Non-recursive version:
http://rapidshare.com/files/57331217/wxCRCrevNon.zip

Posted: Sun Sep 23, 2007 7:10 pm
by Remdul
Cool stuff Machf! 8)

Posted: Sun Sep 23, 2007 10:33 pm
by machf
Hmmm... there are a few things I forgot to mention, like the purpose of that ?: operator in the buffer calculations - it accounts for the middle string, if present.

I was also thinking of maybe mentioning other articles on CRCs which I read, though I didn't apply their principles on this program. Who knows, maybe later I'll do something with them...

And I started thinking of a method to find an 8-byte sequence instead of a 4-byte one... it's simpler to implement than a character loop, but it may take longer. Consider the following: as I already mentioned, CRC calculations can be concatenated, with the final CRC of a 'block' becoming the initial value of the next one. So... let's say we use a loop through all possible 32-bit values, 0x00000000 to 0xFFFFFFFF and find the corresponding 4-byte sequence that has each of those values as its CRC-32. Then, if a given 4-byte sequence is composed of characters from our valid set, use that value as the initial value to find another 4-byte sequence with our desired CRC-32 value. If the resulting sequence is also composed of valid characters, add the complete string (both 4-byte sequences) to our results. Of course, this can be further expanded to find strings of not just 8 characters but 12, 16 or more multiples of 4, by adding more 'blocks' to the process. Since on each block several results are discarded and the following blocks won't be processed for them, the total number of iterations won't be (2^32)^(N-1) -where N is the number of 4-byte blocks-, but it will decrease proportionally as N increases. As I said, it probably may take longer than a conventional character loop, but the advantage is that it's simpler to program, since you only have to run a series of numerical loops using 32-bit integers (unsigned long) and check if the results match your valid character set...

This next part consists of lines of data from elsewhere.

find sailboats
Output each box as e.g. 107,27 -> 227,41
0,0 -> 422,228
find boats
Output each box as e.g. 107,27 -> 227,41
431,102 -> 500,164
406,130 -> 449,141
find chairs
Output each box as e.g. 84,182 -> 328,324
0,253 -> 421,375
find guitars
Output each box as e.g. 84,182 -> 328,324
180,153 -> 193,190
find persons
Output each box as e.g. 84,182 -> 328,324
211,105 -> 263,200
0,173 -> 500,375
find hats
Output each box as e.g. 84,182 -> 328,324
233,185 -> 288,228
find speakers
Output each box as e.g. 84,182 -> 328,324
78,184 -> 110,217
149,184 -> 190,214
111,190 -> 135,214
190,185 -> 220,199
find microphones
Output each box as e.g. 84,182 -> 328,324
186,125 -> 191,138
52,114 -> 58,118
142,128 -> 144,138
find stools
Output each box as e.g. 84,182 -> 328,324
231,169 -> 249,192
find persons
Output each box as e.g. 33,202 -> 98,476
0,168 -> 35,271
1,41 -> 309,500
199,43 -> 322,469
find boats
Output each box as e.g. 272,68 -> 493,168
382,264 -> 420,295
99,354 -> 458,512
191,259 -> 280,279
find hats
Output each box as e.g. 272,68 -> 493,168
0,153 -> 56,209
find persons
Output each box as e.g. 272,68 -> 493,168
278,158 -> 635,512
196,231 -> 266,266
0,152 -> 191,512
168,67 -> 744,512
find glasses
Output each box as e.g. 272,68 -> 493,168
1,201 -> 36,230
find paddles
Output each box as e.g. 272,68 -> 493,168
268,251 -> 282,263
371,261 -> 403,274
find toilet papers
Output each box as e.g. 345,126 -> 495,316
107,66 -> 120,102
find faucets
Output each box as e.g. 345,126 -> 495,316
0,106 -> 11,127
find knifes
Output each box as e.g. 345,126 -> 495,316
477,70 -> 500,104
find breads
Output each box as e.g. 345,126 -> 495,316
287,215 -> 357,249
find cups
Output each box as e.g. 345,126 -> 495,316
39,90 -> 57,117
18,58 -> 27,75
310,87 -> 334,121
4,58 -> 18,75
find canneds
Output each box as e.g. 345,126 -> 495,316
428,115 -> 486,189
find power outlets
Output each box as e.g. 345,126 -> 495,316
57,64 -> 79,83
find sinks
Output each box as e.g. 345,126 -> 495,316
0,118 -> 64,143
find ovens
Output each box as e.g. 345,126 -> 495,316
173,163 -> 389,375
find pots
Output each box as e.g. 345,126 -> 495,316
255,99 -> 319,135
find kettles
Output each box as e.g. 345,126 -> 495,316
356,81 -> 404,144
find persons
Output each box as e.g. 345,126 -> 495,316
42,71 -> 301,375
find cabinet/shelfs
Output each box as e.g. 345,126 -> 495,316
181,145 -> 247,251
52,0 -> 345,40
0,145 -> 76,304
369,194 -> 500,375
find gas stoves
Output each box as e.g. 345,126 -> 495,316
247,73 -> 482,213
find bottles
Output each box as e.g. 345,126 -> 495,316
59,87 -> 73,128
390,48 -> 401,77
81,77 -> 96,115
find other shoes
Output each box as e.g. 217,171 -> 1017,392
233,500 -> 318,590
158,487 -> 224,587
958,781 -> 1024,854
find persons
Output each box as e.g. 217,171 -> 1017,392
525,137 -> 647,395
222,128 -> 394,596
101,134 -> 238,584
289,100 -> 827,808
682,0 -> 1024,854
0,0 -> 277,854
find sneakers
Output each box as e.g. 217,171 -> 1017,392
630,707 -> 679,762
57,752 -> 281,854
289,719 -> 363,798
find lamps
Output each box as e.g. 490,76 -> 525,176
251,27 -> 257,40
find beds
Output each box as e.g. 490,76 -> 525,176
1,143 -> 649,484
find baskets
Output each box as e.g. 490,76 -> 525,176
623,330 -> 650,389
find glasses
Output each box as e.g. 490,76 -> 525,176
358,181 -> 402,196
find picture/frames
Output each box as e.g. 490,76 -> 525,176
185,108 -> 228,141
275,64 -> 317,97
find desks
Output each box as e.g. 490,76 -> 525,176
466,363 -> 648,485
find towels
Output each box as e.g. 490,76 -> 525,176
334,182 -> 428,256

I also wonder if by using a 65536-entry table instead of a 256-entry one you could find 8 bytes at once instead of 4... I'll take a look at that too.

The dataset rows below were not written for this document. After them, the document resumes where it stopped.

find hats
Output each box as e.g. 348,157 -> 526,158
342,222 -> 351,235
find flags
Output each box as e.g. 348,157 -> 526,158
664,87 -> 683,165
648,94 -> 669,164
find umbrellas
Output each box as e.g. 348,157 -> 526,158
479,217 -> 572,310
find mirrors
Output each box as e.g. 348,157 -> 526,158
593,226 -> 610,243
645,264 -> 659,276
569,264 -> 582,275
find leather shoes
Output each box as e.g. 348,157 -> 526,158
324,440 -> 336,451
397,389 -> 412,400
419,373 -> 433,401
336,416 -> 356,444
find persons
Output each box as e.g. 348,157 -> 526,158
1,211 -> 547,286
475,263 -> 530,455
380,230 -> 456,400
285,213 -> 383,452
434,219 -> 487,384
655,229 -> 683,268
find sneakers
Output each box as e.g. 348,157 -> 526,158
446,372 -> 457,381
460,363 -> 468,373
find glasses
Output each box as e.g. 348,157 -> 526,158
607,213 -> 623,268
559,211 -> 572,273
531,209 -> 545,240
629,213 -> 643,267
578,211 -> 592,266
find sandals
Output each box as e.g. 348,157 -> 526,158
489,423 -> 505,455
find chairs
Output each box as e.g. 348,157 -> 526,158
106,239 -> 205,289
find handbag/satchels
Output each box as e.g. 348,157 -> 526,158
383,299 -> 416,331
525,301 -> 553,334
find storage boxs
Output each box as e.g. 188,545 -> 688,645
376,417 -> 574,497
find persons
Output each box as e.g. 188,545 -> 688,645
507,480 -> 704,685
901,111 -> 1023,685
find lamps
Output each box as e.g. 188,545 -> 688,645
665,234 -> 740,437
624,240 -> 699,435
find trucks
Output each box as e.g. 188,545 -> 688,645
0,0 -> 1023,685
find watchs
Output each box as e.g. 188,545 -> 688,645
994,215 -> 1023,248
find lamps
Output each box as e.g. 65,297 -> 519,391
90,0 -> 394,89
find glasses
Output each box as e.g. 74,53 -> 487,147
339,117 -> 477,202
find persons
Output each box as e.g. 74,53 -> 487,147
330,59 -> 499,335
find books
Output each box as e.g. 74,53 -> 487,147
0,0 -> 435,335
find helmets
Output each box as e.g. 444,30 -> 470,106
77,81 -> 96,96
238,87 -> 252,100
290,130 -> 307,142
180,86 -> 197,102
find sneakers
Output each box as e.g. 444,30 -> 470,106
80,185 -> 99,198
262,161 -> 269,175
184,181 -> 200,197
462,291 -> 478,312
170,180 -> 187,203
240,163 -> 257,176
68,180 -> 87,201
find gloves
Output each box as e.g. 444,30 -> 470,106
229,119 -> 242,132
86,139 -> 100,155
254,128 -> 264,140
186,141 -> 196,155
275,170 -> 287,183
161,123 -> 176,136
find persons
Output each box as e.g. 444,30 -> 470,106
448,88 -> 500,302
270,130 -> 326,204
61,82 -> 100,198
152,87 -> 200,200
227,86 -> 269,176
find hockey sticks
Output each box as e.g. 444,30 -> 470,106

Re: Reversing CRC-32 values

Posted: Fri Apr 04, 2008 9:28 pm
by machf
Here are two updated versions:

Recursive version:
http://rapidshare.com/files/104906017/wxCRCrevRec.zip

Non-recursive version:
http://rapidshare.com/files/104907635/wxCRCrevNon.zip

basically, what I've added is a check so that if the 4-byte string contains non-ASCII characters, it doesn't get displayed on the screen, they are replaced by 4 empty spaces instead (because some characters were making the computer slow down if displayed, apparently):

Code: Select all

    if ((crc & 0x80808080)== 0) {
	sOutput+=(crc&0xff);
    sOutput+=((crc&0xff00)>>8);
    sOutput+=((crc&0xff0000)>>16);
    sOutput+=((crc&0xff000000)>>24);
    } else sOutput+=0x20202020;
and the other addition is a couple of text boxes next to the input boxes for the Leading and Trailing strings which display the corresponding (equivalent) new Init and CRC-32 values when they are present. The latter is particularly useful because you may recognize the CRC-32 value for an already known string in it.

Another thing I'm wondering now is whether it's mathematically possible to calculate a CRC-32 value going though the input data in reverse order (not just bitwise, but bytewise, I mean).